2. Materials and Methods

2.1. Network Model

2.1.1. YOLOv8 Network Model

With the emergence of portable visual inspection devices, detection algorithms need to achieve a dynamic balance between accuracy and efficiency. YOLOv8 is a model from the YOLO series developed by Ultralytics (5001 Judicial Way, Frederick, MD 21703, USA). Its overall structure is roughly divided into three parts: the Backbone network, the Neck network, and the Head network. The overall structure of YOLOv8 is shown in Figure 1.

Figure 1. Overall Structure of YOLOv8.

The input end of YOLOv8 uses adaptive image scaling to adjust the input image to a suitable size before passing the processed image to the backbone network. The backbone network of YOLOv8 consists of CBS modules, C2f modules, and SPPF modules. It generally follows the CSP concept of YOLOv5, but to meet lighter weight requirements, the C3 module is replaced with the C2f module. The CBS module comprises Convolution, Batch Normalization, and SiLU activation function; this combination improves model stability, accelerates convergence, and prevents gradient vanishing. Compared to the C3 module, the C2f module adds skip connections and an additional Split operation, enriching the gradient flow of the model. In the SPPF module, feature fusion is performed through pooling and convolution operations, adaptively integrating feature information at various scales to enhance the model’s feature extraction capability. In the neck network of YOLOv8, features extracted from the backbone network are processed using PAN and FPN [23] structures. These employ top-down and bottom-up cross-layer connections to achieve more thorough feature fusion. In the final prediction head network, a mainstream decoupled head structure is used, separating the classification and detection heads. Positive and negative samples are determined based on scores weighted by classification and regression scores, effectively improving model performance. It also abandons the Anchor-Based approach, using a more flexible and accurate Anchor-Free method to adapt to targets of different sizes and shapes.

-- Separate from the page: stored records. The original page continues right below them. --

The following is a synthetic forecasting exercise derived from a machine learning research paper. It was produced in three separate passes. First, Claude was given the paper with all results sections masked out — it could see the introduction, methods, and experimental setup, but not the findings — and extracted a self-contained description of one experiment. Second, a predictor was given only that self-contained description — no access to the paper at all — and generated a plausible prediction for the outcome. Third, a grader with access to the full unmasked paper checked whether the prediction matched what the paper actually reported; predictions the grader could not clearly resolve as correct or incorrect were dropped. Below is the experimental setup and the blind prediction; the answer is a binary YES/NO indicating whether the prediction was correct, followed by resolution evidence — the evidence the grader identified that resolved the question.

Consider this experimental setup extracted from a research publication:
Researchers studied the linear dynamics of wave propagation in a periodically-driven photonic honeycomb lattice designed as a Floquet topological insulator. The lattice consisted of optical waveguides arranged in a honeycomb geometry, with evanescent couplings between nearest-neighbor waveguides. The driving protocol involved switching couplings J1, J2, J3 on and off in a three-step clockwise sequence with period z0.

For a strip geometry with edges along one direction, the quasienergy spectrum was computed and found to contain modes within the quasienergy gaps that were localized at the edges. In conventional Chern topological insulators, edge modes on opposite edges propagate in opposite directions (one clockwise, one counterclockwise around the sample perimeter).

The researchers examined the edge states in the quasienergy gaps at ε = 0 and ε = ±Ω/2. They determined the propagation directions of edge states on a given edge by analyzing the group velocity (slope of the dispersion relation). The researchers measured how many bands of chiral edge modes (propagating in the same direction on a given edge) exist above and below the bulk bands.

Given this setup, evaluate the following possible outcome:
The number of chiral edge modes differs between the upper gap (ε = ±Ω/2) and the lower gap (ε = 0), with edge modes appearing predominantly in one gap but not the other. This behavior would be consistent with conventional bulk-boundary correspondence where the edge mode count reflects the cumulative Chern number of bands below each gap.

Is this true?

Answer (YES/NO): NO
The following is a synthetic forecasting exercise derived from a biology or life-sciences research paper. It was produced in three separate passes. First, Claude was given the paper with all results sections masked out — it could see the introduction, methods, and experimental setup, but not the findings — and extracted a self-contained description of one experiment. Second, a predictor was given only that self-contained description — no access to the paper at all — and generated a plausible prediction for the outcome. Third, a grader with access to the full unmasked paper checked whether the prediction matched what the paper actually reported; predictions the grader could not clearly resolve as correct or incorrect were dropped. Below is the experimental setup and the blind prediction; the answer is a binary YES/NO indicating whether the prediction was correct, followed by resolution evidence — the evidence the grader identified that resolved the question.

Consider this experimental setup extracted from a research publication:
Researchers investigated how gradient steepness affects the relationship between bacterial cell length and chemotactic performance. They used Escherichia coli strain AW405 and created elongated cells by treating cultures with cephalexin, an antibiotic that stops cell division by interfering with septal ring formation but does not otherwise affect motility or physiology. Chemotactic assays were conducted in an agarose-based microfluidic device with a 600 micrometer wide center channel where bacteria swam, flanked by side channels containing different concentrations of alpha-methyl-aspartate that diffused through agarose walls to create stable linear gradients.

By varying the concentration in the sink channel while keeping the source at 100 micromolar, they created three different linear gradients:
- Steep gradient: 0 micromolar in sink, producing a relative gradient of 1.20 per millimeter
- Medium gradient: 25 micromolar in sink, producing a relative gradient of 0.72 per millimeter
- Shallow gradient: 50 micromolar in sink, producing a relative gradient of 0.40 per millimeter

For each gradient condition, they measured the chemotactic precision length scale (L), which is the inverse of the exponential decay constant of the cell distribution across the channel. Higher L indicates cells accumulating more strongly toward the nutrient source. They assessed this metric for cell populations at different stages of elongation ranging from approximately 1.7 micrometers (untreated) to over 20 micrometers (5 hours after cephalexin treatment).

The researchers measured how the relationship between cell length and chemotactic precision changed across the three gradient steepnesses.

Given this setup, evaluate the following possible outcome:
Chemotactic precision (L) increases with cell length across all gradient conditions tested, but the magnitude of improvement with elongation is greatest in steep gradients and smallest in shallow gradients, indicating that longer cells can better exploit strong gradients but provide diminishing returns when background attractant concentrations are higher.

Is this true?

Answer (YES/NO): NO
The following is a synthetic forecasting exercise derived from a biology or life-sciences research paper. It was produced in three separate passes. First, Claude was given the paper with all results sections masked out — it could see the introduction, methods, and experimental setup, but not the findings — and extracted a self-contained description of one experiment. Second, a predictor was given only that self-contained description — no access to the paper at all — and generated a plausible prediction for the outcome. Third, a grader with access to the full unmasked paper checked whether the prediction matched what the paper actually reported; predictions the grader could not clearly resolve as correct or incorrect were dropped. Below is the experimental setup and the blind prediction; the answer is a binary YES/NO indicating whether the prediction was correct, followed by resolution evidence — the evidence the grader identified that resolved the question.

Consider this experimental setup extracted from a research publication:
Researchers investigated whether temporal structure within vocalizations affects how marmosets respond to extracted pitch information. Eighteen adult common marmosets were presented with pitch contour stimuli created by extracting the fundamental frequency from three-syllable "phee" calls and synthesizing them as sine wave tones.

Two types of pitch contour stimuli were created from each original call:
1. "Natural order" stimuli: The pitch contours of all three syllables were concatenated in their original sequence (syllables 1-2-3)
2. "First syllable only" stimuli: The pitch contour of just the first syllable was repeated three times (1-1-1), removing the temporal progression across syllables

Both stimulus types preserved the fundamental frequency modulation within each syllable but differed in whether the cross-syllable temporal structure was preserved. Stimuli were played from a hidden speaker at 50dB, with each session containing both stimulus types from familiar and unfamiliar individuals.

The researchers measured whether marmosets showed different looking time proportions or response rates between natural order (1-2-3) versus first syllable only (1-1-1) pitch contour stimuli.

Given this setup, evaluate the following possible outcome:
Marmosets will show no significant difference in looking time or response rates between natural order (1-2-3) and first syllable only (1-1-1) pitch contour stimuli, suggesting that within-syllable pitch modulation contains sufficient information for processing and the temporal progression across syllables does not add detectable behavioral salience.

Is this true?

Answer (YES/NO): YES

2.1.2. Rep-YOLOv8 Network Model

The RepVGG network [24] is a simple and efficient network structure constructed by continuously stacking RepVGG blocks. Compared to other networks that increase depth to improve accuracy, leading to excessive complexity and slow inference speed, RepVGG exhibits a good balance between speed and accuracy, enhancing model accuracy while improving detection speed and reducing the number of parameters. In its core concept, the RepVGG network uses structural re-parameterization to separate the training model from the inference model. As shown in Figure 2, during training, it employs a multi-branch structure similar to ResNet, containing two convolution operations, one BN layer, and a ReLU activation function. During inference, it can be transformed into a single-path structure similar to VGG. The multi-branch structure allows the network to maintain good performance during training, while the single-path serial structure significantly improves inference speed during the inference phase.

Figure 2. RepVGG Network Structure.

The backbone network of the Rep-YOLOv8 model is improved based on the principles of the RepVGG network, replacing the original convolution modules in the YOLOv8 backbone with RepVGG modules. Figure 3 shows the structure of the RepVGG module. It can be seen that during training, the RepVGG module parallels three branches: a main branch with a 3 × 3 convolution kernel, a branch with a 1 × 1 convolution kernel, and an identity branch connected only to a BN layer. During training, the outputs of the three branches are summed to obtain the final output. When performing detection tasks, the branches are merged using structural re-parameterization methods to form a simple serial structure, avoiding computational waste.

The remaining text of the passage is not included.